The APX needs to be cocked before air can be compressed in the valve. Telling us that was a bright yellow “Quick Tips” paper packaged in the box along with the owner’s manual. Ben judged the cocking effort of pulling the bolt back as “medium effort” compared to other airguns he has handled. He suggested that it may become easier over time as the parts wear in.
The APX’s EZ-LOAD pellet ramp worked very well. It made for easy loading of a single pellet and reduced the number of incorrectly loaded pellets during our shooting session. Ben found the best way to load pellets was to move the bolt slightly forward to block the BB loading hole to prevent pellets from potentially falling in.
Using BB’s in the APX was extremely easy. Up to 75 BB’s can be stored in the APX’s receiver by opening a door on the left side. When the airgun is cocked, a magnet on the tip of the bolt grabs a steel BB from an opening in the EZ-LOAD design.
The large pump lever allowed Ben to put 10 pumps in the airgun. He mentioned that pump effort increased the most after pump 7. He found that 5 pumps was the compromise between pumping effort and power for backyard plinking. But said it was nice to know that he had the option of increase power if needed by adding additional pumps.
Before the trigger can be pulled, the SAFE-T-MATIC automatic safety needs to be disengaged. When the airgun is pumped the first time for each shot, the automatic safety is moved into the trigger guard just in front of the trigger. Ben found that using his thumb was the best way for him to disengage the safety before shooting. Once disengaged, the airgun can manually be put back on safe by sliding the safety lever backward. The automatic safety is unique and only found on Umarex pumpers.
Trigger pull on our APX was firm. Once gotten used to, Ben was able to anticipate when the trigger would break.
Using the fiber optic front sight and adjustable rear sight, Ben did well shooting objects from as big as tin cans and to as small as empty CO2 cartridges at 30 to 40 feet.
The APX also came with a 4X15 scope that was not tried during our testing. The scope would be mounted on the APX’s Picatinny style rail. The rail accepts 11 mm rings and not a Weaver/Picatinny mounts.
Ben liked the size and weight of the APX. At only 3.4 pounds, it’s a very light air rifle. An overall length of 39 inches fit him very well too. Being left handed, he found the design of the APX’s synthetic black stock comfortable and also liked the modern styling and rubberized cheek piece.

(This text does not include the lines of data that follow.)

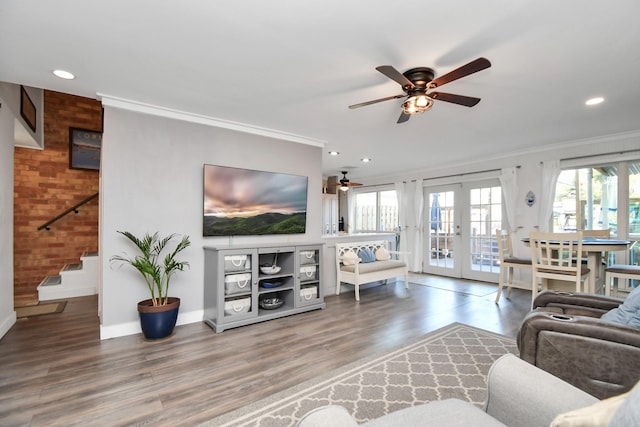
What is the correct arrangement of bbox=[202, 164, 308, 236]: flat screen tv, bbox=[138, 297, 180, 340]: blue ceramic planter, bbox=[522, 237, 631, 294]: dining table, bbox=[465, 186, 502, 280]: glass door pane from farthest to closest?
bbox=[465, 186, 502, 280]: glass door pane → bbox=[202, 164, 308, 236]: flat screen tv → bbox=[522, 237, 631, 294]: dining table → bbox=[138, 297, 180, 340]: blue ceramic planter

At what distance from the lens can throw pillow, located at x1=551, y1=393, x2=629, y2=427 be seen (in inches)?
26.9

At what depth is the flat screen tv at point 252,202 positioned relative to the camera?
3.60m

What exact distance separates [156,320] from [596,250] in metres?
4.82

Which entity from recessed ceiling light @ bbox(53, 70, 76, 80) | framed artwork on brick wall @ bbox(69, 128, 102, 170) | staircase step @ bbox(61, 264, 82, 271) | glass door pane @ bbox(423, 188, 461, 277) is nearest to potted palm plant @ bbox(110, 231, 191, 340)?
recessed ceiling light @ bbox(53, 70, 76, 80)

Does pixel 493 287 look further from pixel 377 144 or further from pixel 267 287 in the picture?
pixel 267 287

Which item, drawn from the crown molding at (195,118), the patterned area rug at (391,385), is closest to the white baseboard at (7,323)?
the crown molding at (195,118)

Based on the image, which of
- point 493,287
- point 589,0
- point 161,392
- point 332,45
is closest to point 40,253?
point 161,392

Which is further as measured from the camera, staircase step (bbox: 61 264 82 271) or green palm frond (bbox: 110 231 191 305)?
staircase step (bbox: 61 264 82 271)

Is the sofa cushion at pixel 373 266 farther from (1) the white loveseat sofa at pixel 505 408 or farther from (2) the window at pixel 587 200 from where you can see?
(1) the white loveseat sofa at pixel 505 408

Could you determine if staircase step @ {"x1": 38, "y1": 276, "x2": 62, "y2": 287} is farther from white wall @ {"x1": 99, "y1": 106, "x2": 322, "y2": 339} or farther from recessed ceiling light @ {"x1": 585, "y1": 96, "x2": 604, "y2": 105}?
recessed ceiling light @ {"x1": 585, "y1": 96, "x2": 604, "y2": 105}

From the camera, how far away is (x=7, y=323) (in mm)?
3189

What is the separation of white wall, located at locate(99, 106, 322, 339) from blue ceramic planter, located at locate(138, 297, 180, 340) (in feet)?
1.03

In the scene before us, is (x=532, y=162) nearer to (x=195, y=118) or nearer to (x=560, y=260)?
(x=560, y=260)

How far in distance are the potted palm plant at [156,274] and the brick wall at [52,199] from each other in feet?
9.96
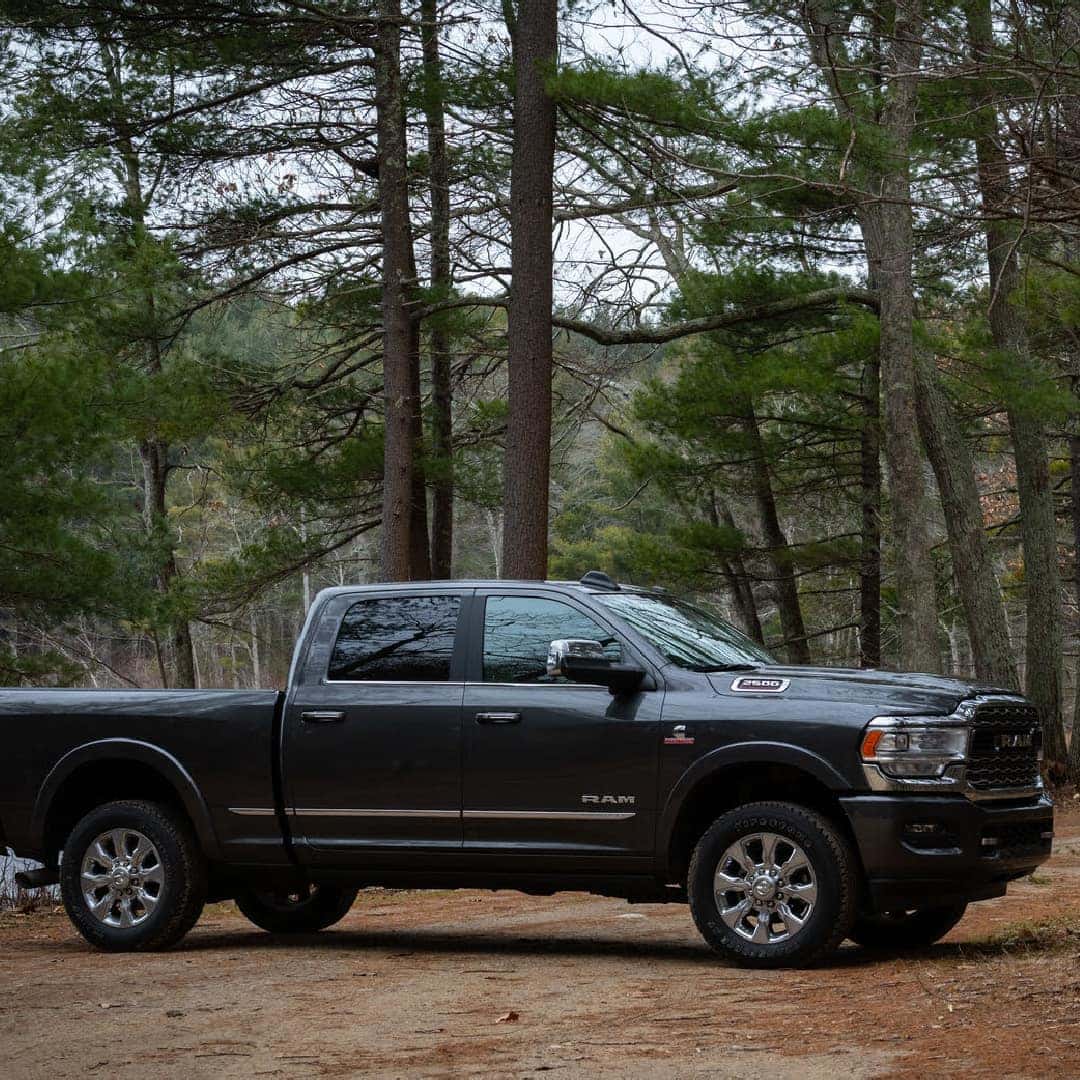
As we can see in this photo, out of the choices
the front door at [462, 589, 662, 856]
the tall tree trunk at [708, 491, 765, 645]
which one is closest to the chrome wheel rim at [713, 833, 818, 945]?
the front door at [462, 589, 662, 856]

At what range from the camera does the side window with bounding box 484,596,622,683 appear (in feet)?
29.2

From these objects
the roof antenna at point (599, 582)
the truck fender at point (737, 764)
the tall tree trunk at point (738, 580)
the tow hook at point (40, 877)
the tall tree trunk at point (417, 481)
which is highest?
the tall tree trunk at point (417, 481)

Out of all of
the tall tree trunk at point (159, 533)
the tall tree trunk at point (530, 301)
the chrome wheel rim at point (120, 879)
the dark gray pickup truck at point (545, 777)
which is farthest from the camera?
the tall tree trunk at point (159, 533)

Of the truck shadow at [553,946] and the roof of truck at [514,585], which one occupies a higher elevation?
the roof of truck at [514,585]

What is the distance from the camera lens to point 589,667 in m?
8.43

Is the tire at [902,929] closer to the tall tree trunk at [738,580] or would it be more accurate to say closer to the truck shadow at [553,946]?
the truck shadow at [553,946]

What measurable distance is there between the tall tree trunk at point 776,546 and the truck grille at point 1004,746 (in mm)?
→ 15242

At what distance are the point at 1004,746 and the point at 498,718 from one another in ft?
8.85

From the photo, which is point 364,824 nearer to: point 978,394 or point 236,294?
point 236,294

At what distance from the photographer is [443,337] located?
76.8 ft

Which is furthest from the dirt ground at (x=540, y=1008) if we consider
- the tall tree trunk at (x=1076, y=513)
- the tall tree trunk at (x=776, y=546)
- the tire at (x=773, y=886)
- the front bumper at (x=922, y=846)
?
the tall tree trunk at (x=776, y=546)

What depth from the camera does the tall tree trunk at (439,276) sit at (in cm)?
1986

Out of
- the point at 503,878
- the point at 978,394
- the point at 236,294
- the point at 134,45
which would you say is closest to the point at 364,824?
the point at 503,878

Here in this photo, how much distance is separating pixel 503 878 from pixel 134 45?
43.6 ft
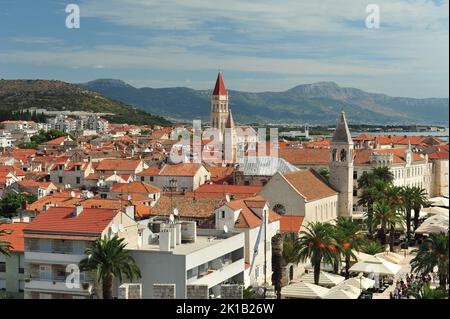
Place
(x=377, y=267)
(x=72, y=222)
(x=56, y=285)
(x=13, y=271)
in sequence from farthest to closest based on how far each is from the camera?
(x=377, y=267) → (x=13, y=271) → (x=72, y=222) → (x=56, y=285)

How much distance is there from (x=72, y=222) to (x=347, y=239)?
15.5 m

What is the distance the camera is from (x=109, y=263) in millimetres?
24797

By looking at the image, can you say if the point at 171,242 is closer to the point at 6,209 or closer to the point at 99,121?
the point at 6,209

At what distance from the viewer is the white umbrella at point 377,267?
112ft

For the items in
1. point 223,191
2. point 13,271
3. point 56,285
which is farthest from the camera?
point 223,191

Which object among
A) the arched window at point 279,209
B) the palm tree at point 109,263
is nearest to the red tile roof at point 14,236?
the palm tree at point 109,263

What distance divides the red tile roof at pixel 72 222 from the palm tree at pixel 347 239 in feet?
42.1

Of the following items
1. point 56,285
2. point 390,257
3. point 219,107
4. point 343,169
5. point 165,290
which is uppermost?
point 219,107

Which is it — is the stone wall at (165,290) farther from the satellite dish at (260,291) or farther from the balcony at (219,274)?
the satellite dish at (260,291)

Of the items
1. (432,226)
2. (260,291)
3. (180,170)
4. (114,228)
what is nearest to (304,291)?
(260,291)

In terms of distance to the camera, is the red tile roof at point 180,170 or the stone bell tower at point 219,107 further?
the stone bell tower at point 219,107

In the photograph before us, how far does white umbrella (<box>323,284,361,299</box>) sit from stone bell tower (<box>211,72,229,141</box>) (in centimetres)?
6576

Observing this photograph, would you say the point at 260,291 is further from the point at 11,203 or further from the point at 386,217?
the point at 11,203
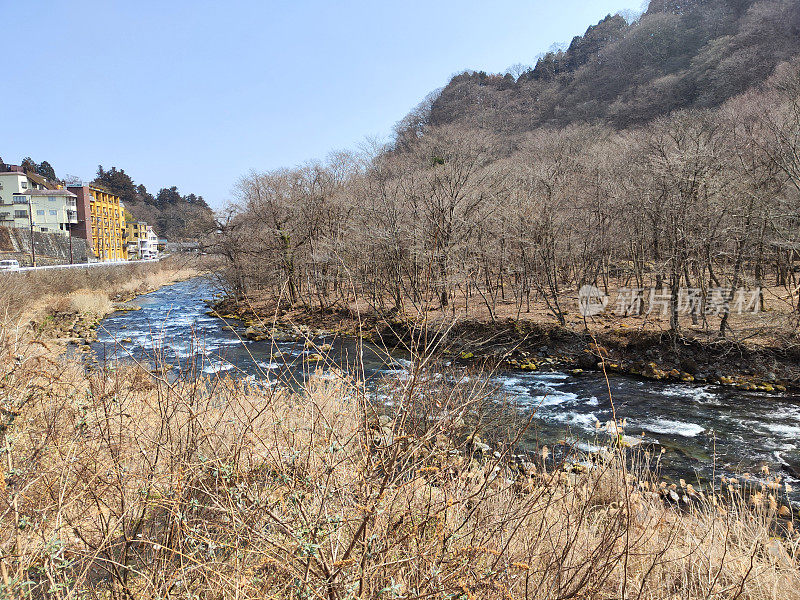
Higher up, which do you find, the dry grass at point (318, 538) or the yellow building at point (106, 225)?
the yellow building at point (106, 225)

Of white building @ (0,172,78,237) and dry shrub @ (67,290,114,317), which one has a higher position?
white building @ (0,172,78,237)

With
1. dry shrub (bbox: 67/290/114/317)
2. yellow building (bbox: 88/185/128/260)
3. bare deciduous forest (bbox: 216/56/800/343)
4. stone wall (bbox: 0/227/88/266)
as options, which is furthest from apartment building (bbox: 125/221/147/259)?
bare deciduous forest (bbox: 216/56/800/343)

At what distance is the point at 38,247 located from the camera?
161 feet

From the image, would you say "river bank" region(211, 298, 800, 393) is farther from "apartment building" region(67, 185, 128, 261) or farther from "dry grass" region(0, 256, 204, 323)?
"apartment building" region(67, 185, 128, 261)

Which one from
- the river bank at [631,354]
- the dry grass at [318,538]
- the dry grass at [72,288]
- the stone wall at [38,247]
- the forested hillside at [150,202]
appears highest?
the forested hillside at [150,202]

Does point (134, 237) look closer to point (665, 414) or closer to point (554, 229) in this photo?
point (554, 229)

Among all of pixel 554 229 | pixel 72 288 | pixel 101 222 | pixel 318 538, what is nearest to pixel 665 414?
pixel 554 229

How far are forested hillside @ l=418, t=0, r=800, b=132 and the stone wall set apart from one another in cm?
5007

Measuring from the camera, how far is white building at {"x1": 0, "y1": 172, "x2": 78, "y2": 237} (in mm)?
56844

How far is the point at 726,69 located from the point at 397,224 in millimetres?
43263

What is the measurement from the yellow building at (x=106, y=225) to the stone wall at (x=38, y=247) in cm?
986

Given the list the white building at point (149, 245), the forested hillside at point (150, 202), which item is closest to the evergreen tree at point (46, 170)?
the forested hillside at point (150, 202)

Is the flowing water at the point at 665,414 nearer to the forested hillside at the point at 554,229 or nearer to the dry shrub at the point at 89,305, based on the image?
the forested hillside at the point at 554,229

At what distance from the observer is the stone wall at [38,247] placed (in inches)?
1757
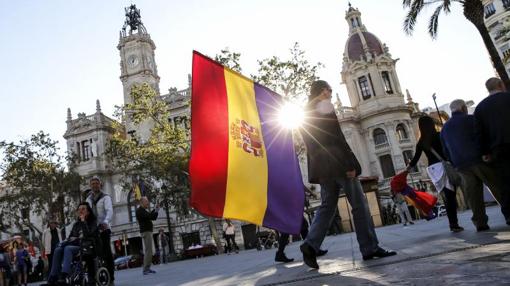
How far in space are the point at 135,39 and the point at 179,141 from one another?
974 inches

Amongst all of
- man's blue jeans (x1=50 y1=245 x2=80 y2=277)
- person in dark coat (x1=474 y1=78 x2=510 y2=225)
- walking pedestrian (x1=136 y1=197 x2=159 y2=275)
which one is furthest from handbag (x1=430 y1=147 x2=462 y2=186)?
walking pedestrian (x1=136 y1=197 x2=159 y2=275)

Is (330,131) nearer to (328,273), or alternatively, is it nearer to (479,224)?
(328,273)

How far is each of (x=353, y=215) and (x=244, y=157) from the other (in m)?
1.22

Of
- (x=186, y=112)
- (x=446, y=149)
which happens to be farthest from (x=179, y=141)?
(x=446, y=149)

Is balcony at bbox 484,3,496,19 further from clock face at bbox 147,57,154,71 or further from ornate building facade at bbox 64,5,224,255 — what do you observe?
clock face at bbox 147,57,154,71

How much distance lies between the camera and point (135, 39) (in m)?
45.7

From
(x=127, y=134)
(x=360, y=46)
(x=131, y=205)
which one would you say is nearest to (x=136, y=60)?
(x=127, y=134)

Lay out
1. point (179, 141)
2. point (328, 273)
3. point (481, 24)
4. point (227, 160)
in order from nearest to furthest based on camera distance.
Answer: point (328, 273) < point (227, 160) < point (481, 24) < point (179, 141)

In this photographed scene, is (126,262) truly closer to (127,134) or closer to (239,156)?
(127,134)

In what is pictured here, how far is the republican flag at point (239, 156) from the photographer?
3895mm

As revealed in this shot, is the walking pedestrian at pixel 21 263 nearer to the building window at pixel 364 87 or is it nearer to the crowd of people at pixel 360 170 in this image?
the crowd of people at pixel 360 170

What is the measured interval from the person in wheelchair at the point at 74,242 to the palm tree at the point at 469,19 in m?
13.7

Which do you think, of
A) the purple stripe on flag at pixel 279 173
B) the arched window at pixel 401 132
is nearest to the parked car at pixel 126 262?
the arched window at pixel 401 132

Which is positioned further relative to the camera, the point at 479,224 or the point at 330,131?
the point at 479,224
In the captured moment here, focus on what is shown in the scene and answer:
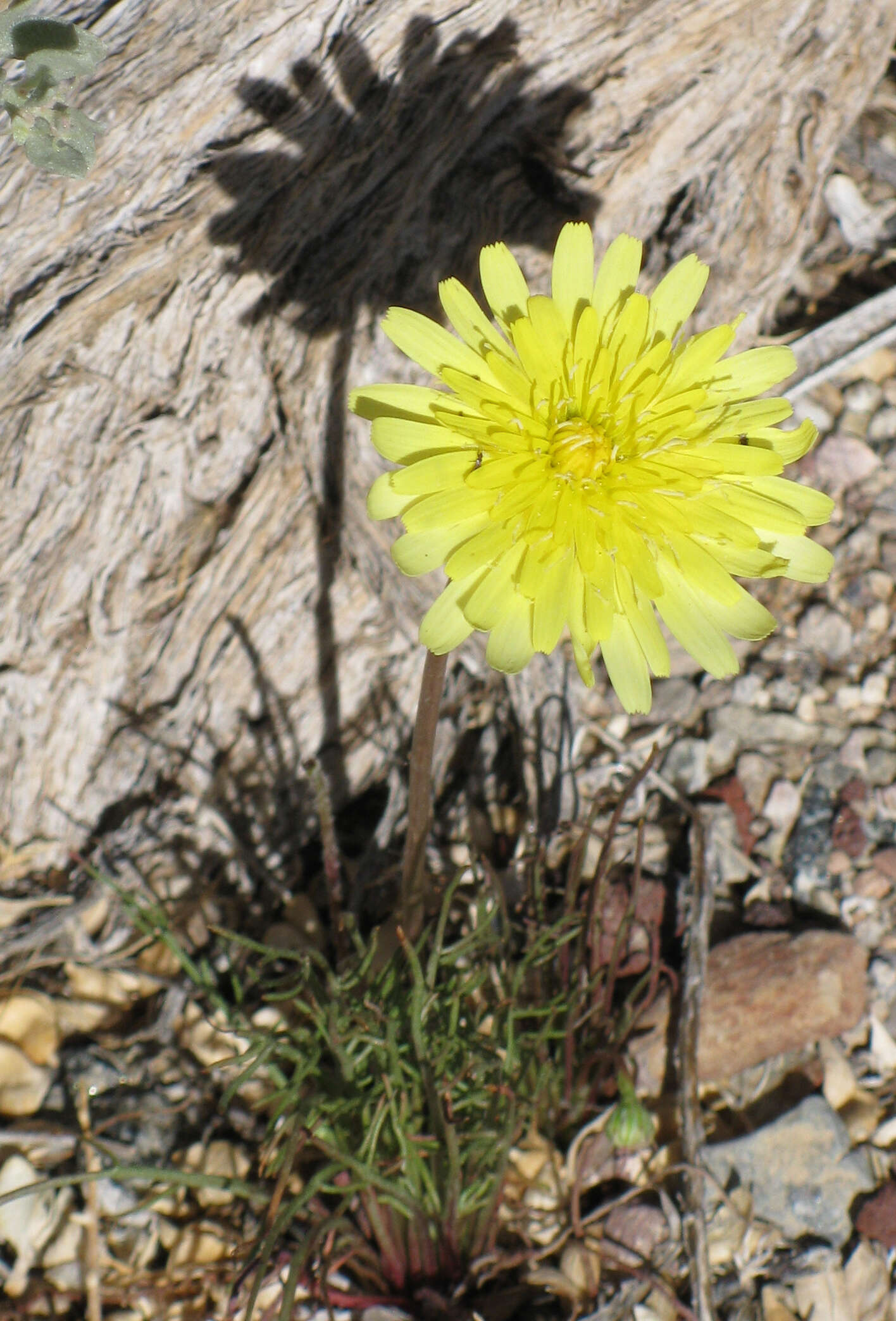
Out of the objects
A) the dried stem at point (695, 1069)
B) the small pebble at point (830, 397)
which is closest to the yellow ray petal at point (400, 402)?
the dried stem at point (695, 1069)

As for performance, we achieved a velocity of 623 fps on 10 pumps using 5.2 grain RWS Hypermax pellets. RWS 7.0 grain pellets produced 600 fps on 10 pumps, while steel BB’s chrongraphed in at 626 fps on 10 pumps.
We found our time together shooting the Umarex APX multi pump air rile very enjoyable. Being a multi pump airgun, it’s very economical to shoot as it just requires pellets/BB’s and air, along with safety glasses.
With all its features and a MSRP starting at $69.99, the Umarex APX was one of the most sought after airguns this past Christmas season. Pick one up for the next generation of airgun shooters.